● **Texto para analizar**:
· · · · ·

En esta última había una señora, oronda cual una madona de Botero, que animaba a los chavales a apostar: «¡Por una peseta un garrotazo!», voceaba. Ellos se tentaban algún durico en el bolsillo y se lo pensaban antes de desprenderse de una rubia. Preferían mirar un rato, si cabe, antes de decidirse. La ruleta era una esfera con 36 números en su ecuador y los premios, las mentadas cayadas de caramelo, que colgaban de unos cordelillos de pita en el techo de la caseta. Siempre tocaba, en caso, claro está, de haber vendido los 36 cartoncillos de los 36 números. Cuando la mujer lo consideraba oportuno, daba un brioso empujón, con su mano enjoyada, a la esfera giratoria con 36 ventanicas numeradas de colores, las cuales iban pasando por delante de una lamparita encendida en el interior. La esfera comenzaba a dar vueltas tan rápida, o más, que el planeta del «Farolero» en el libo de «El Principito», y los números se iluminaban fugaces a su paso frente a la luz. Luego, aquella bola mágica empezaba a cansarse y a rodar más despacico, con desgana, hasta que por fin, lentamente, se detenía en un número. Siempre quedaba iluminada una de las 36 ventanitas de la bola, con su número de la suerte para el ganador. La mujer entonces, ostentosa y con calculada exhibición, descolgaba una de las dulces cayadas y la entregaba al poseedor de la fortuna.

Mucho tiempo después aún se podían ver las bases de cemento y algunos restos de cableados de aquellos focos que pusieron para iluminar, en las noches de Feria, el alto roquedo del Castillo. Pues, ¡ay!, la alegría dura poco en la casa del pobre y ya saben cómo se las gastan algunos por estos lares. No tardaron en subir al monte, buscar los puntos de iluminación, ocultos entre chaparras, estepas y lentiscos, y cargárselos con saña. ¿Cómo era aquello de la miel y la boca del asno? Pues eso, quizá.

· · · · ·

[Entradas guardadas]
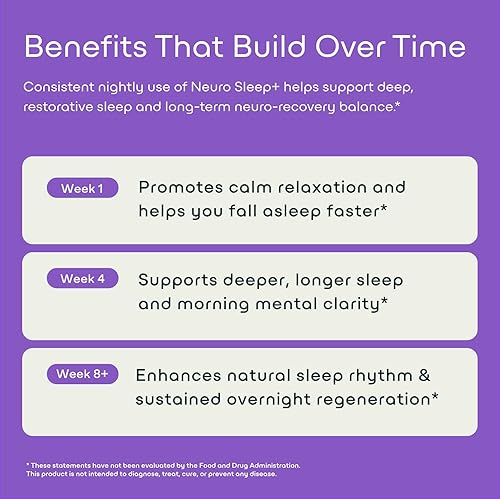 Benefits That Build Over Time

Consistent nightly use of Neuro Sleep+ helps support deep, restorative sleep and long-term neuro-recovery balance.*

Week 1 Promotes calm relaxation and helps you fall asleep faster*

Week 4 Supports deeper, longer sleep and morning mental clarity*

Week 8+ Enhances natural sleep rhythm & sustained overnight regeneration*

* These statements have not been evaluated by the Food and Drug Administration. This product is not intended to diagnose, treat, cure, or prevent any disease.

· · · · ·

● **Tareas del ejercicio**:
**1.** En el texto sobre la feria, ¿qué premios colgaban del techo de la caseta de la ruleta?
**2.** Prosigue el texto sobre la feria a partir de su última oración.

● **Respuestas del ejercicio**:
**1.** Cayadas de caramelo, que colgaban de unos cordelillos de pita.

**2.**
El Largo también colocaba unas cuantas luces de colores En el Paseo de los Mártires (el primer mártir de la historia dicen que fue San Esteban, aunque con el advenimiento de la democracia se maliciaron que los «mártires» solo eran los religiosos asesinados durante la Contienda y dejaron el paseo sin nombre; ¡sólo el genérico y basta!: Paseo). En el Paseo de los Mártires solía pasear la gente de todas las edades, cosa obvia; ahora ya no se pasea como antes. En aquel tiempo, máxime siendo Feria, era un río humano caminando en dos direcciones; de forma que la juventud noviera se veía las caras subiendo y bajando (eso decían que era «sacar agua», en similitud a las norias de cangilones). La emoción, como ahora, culminaba la noche del último día, el 31 de agosto, cuando los pirotécnicos, con una escalera de tijera comenzaban a colgar las rastras de petardos de la traca, cuidando no hacer estallar las bombillas de colores, que apagaban por prudencia minutos antes de encender la mecha del fin de Feria.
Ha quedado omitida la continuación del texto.